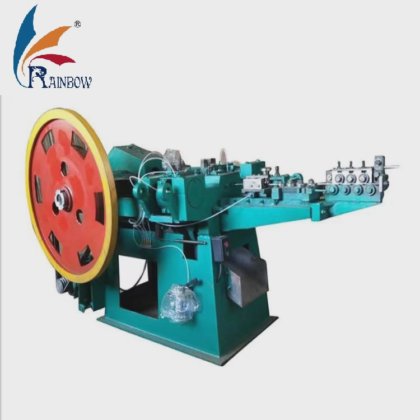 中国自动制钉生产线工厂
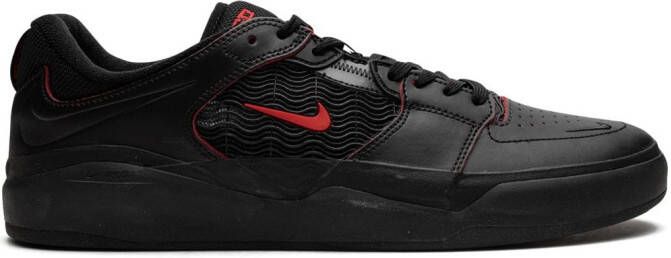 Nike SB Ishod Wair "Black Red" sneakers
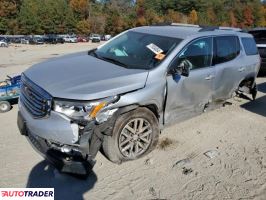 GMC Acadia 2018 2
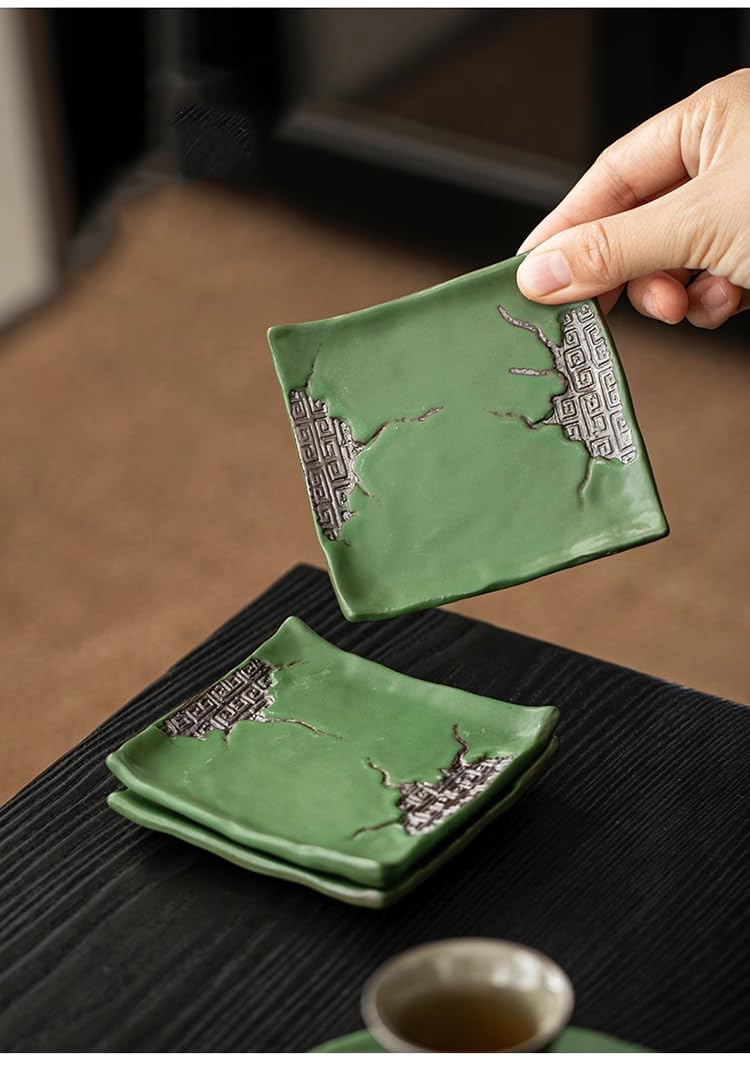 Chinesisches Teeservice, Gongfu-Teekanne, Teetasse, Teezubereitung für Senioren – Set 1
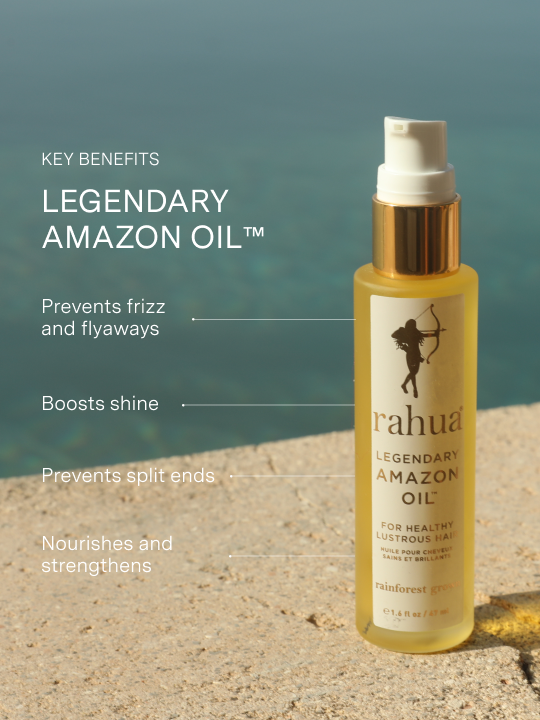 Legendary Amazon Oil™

————

- TASK GOAL -
Nothing but the lines from the one containing "GMC Acadia 2018 2" through the last line of the material may appear in the answer, transcribed exactly and with no pictures.

- EXERCISE SOLUTION -
 GMC Acadia 2018 2
 Chinesisches Teeservice, Gongfu-Teekanne, Teetasse, Teezubereitung für Senioren – Set 1
 Legendary Amazon Oil™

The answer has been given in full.